Fifteen gifted and focused pupils were brought before the media to wax lyrical about how wonderful they feel their schools are. Controversy reigned at the beginning of the two-year-old school though, which took up space in Paul Robeson High School and partnered with IBM to give space to 300-plus citywide students. It was part of Bloomberg’s small school movement, wherein he went on an educational rampage, closing established schools and paradoxically opening small ones in the same building.
Some of the Paul Robeson students said that they felt like “second-class citizens” in the building they are now sharing with this highly touted, much praised new school.
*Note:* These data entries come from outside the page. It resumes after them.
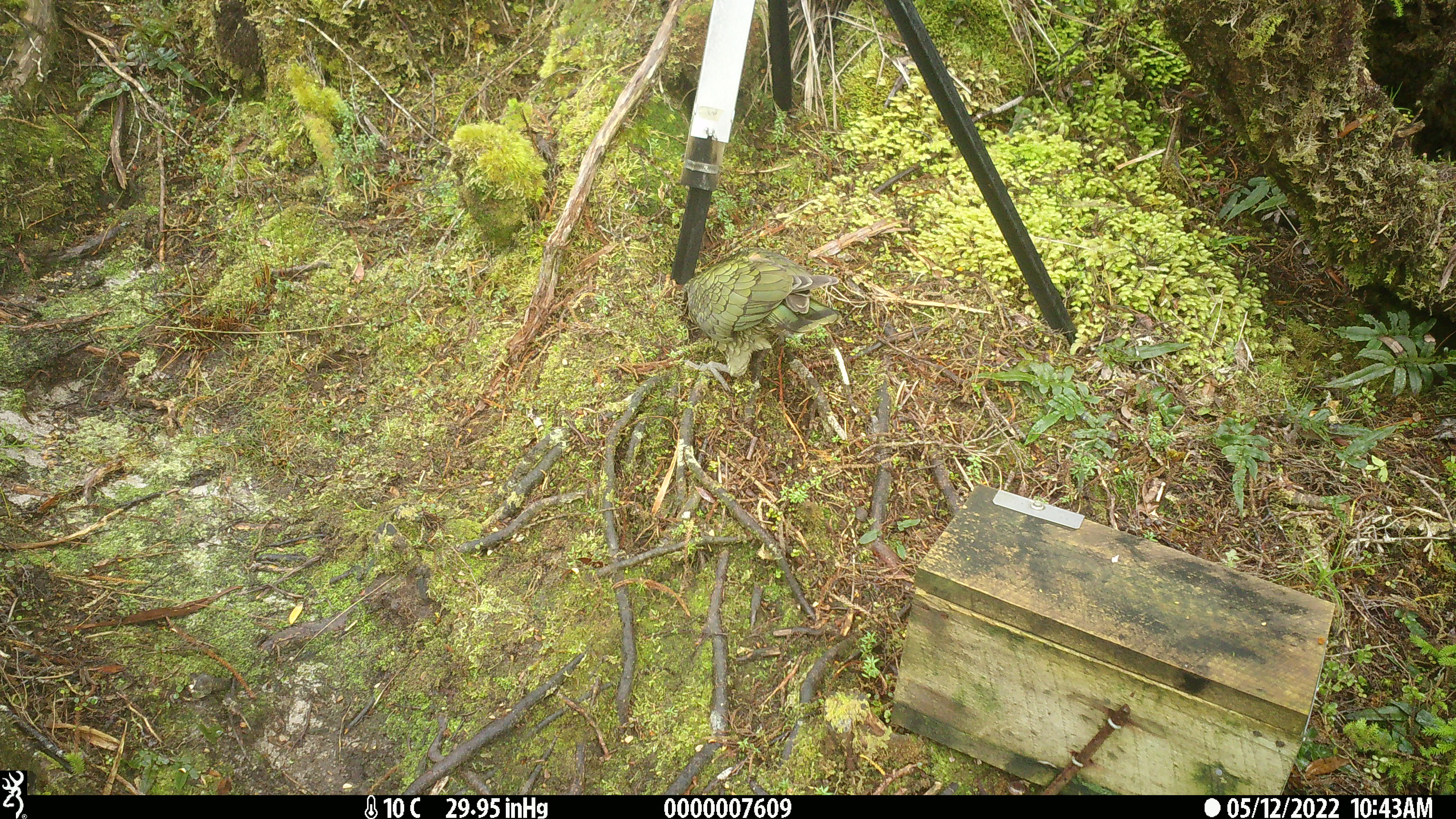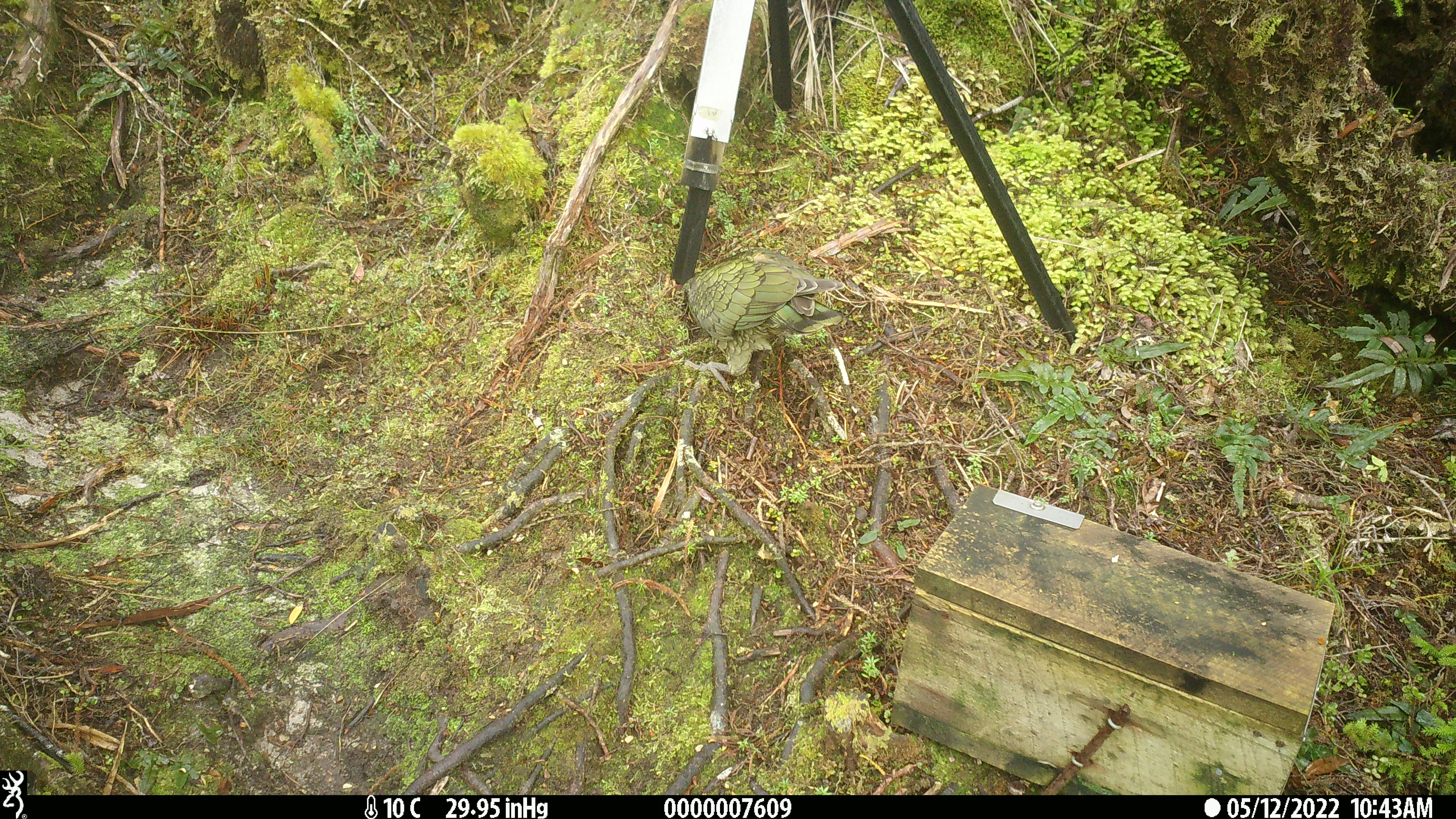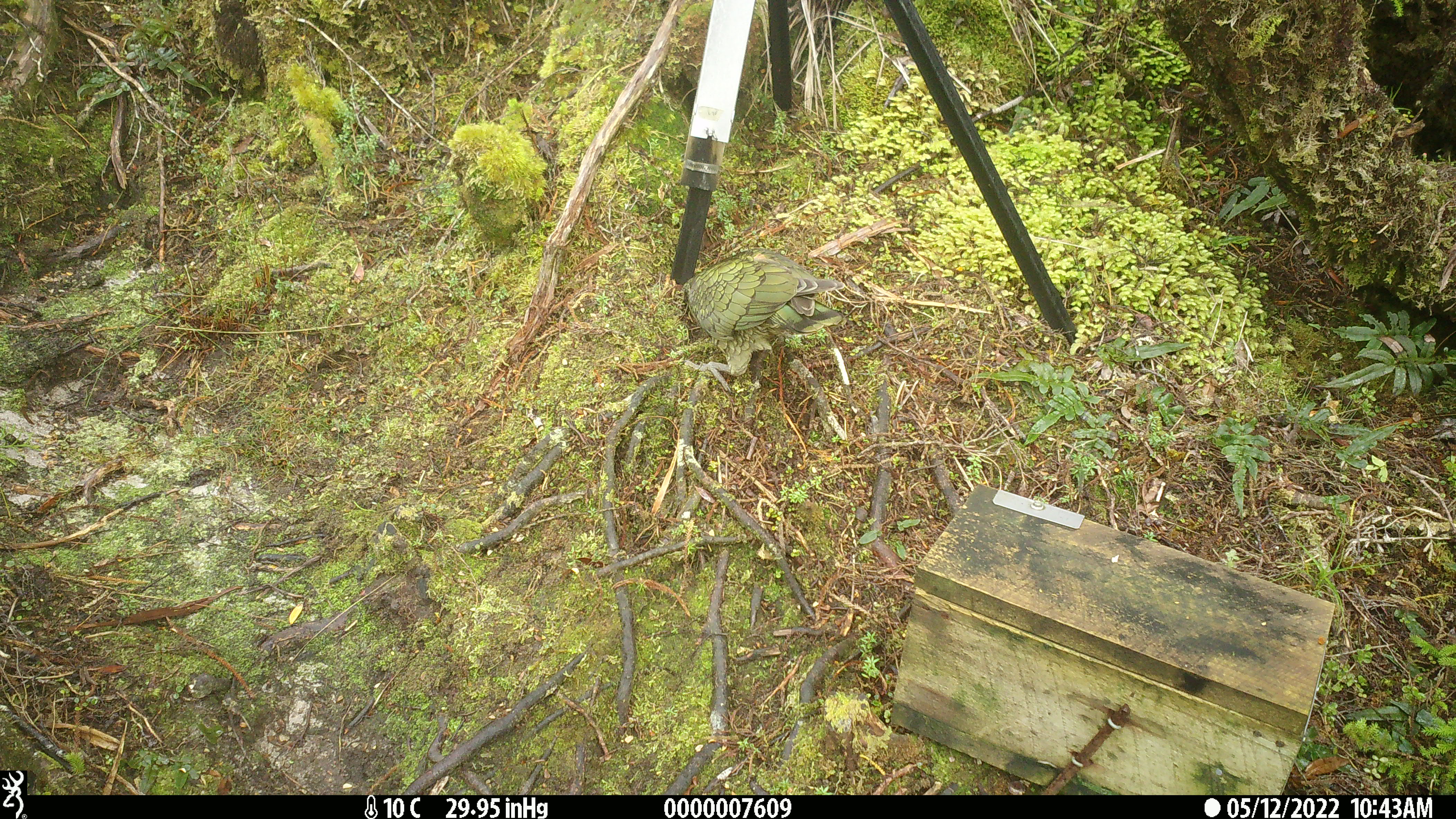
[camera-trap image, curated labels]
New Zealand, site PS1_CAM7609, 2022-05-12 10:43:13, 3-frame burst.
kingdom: Animalia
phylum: Chordata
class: Aves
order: Psittaciformes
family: Strigopidae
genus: Nestor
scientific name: Nestor notabilis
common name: kea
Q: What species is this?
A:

This just as Bloomberg’s Panel for Educational Policy was set to meet on Wednesday, Oct. 30 for another pseudo public meeting to “discuss” the “vote” on the proposed co-locating of two more Brooklyn schools—M.S. 113 Ronald Edmonds Learning Center and Andries Hudde Middle School—with two new charter schools.
After landing Marine One in Prospect Park, Obama announced, “I used to live across the street from Prospect Park.” Last Friday though, Obama told the cheering audience that it “is good to be back in Brooklyn.”
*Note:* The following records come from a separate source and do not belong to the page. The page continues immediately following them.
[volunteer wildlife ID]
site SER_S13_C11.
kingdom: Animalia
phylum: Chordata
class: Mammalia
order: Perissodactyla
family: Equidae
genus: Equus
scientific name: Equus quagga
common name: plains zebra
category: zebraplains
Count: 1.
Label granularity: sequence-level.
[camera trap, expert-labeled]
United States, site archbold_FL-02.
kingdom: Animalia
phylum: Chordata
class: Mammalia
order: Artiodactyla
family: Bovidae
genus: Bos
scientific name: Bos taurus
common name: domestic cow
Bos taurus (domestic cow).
As he recognized several elected officials, one of the greatest applause-drenched moments was reserved for the “principal here at P-TECH, Rashid Davis, who I am pretty confident is the coolest-looking principal in America. I mean, there just are not that many principals with dreadlocks and yellow kicks.”
Continuing, Obama said, “I’m here because I wanted to come here ever since I talked about you in my State of the Union address this year, because what’s going on here at P-TECH is outstanding, and I’m excited to see it for myself.
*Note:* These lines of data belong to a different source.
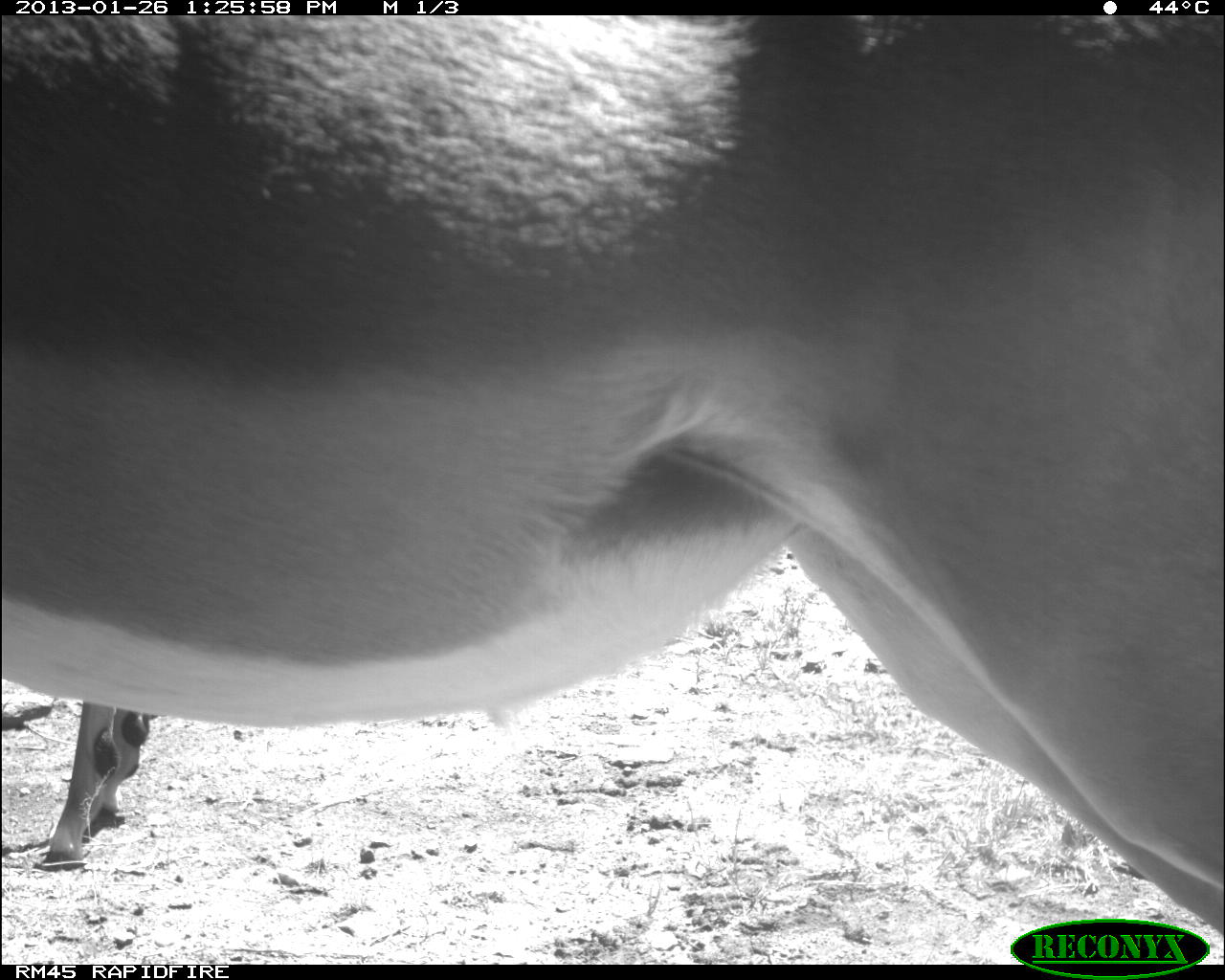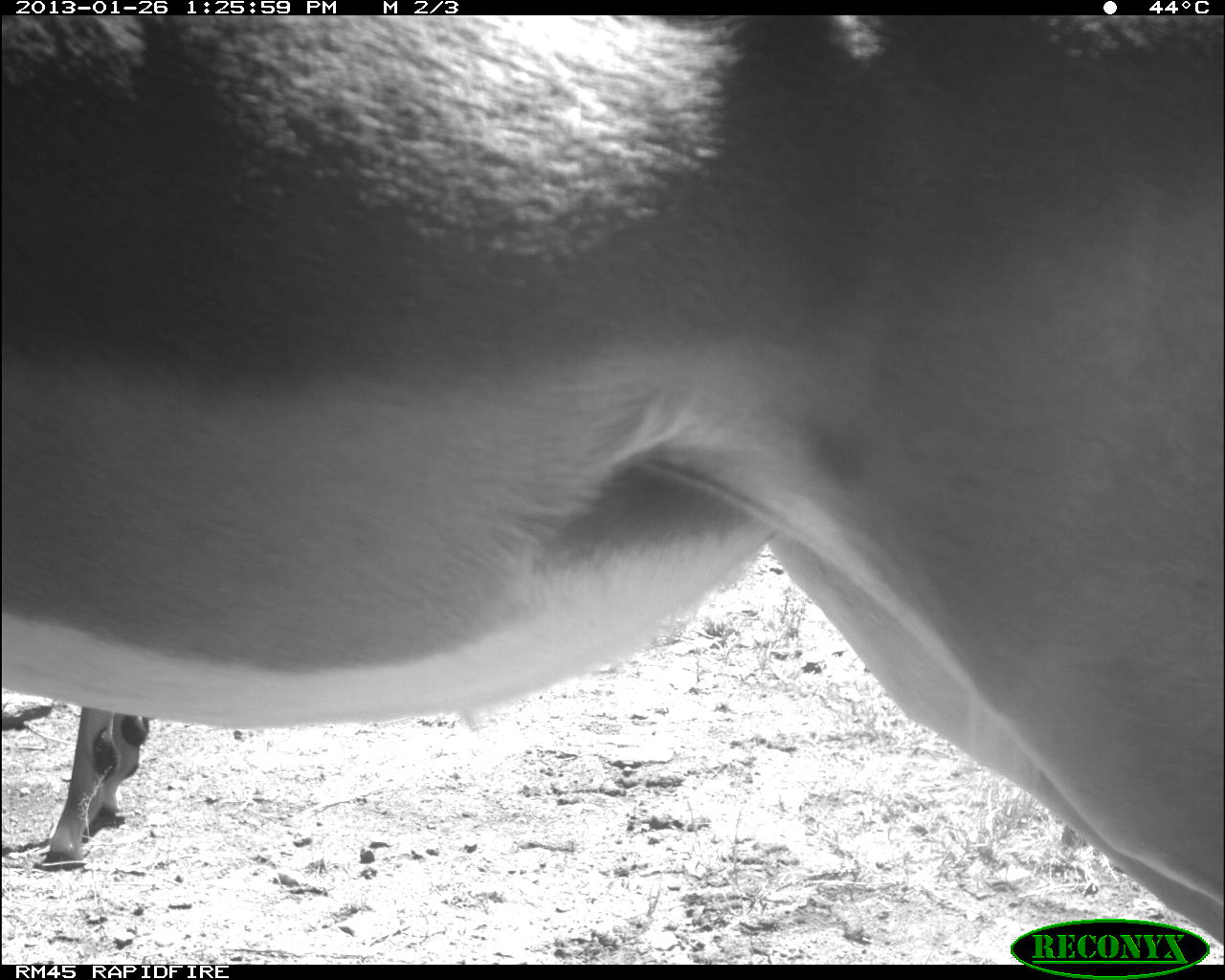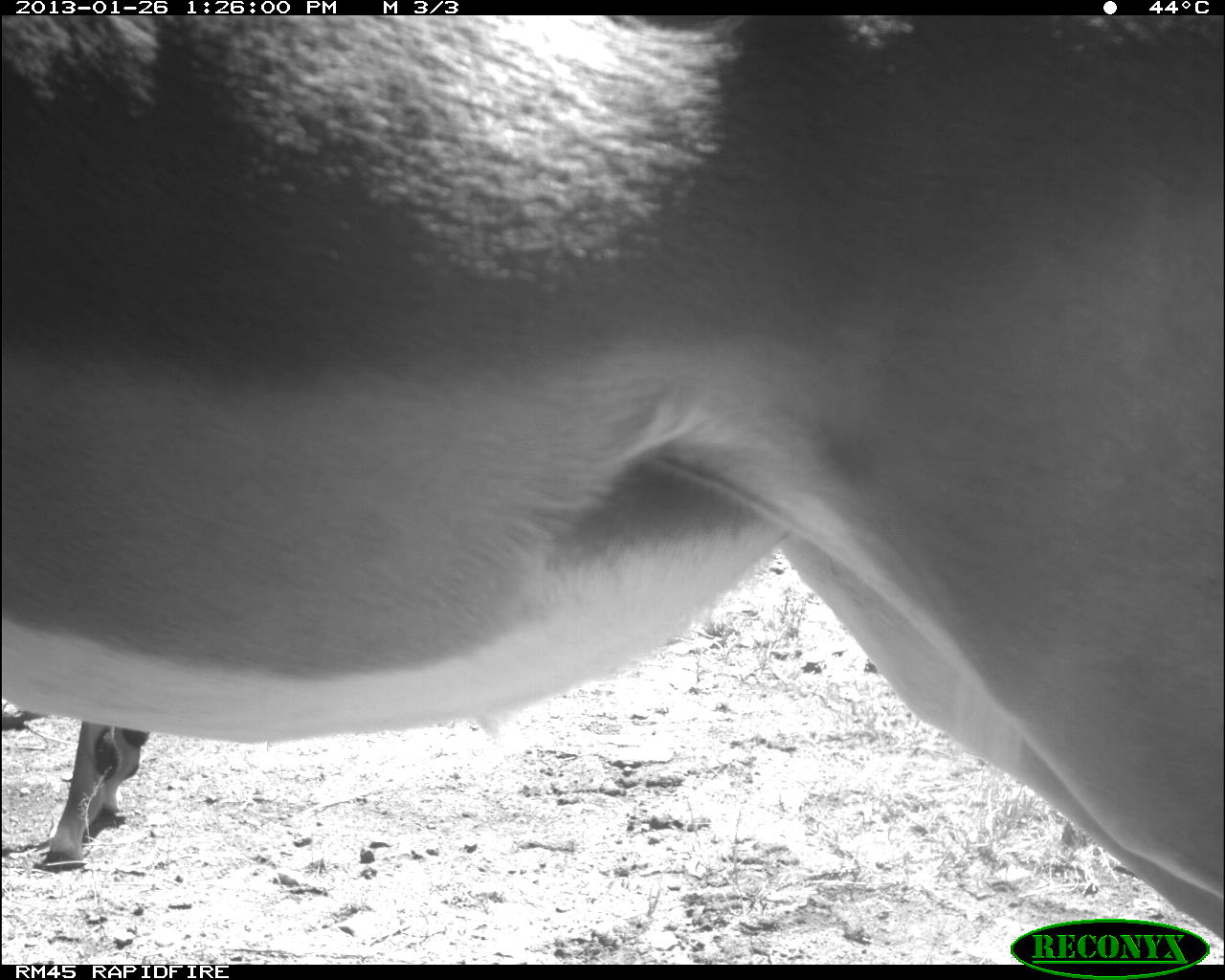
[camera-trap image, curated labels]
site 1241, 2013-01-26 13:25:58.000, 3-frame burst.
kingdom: Animalia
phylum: Chordata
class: Mammalia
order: Artiodactyla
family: Bovidae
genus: Aepyceros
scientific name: Aepyceros melampus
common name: impala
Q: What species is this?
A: Aepyceros melampus (impala).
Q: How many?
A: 2.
“When I was living here, Brooklyn was cool, but not this cool. I’m here today to talk about what we need to do, as a country, to build the same kind of opportunity for your generation, for the next generation, and for your kids, and for future immigrants.”
To rising applause by those assembled, Obama continued, “This country should be doing everything in our power to give more kids the chance to go to schools just like this one. We should be doing everything we can to put college within the reach of more young people. We should be doing everything we can to keep your streets safe and protect you from gun violence.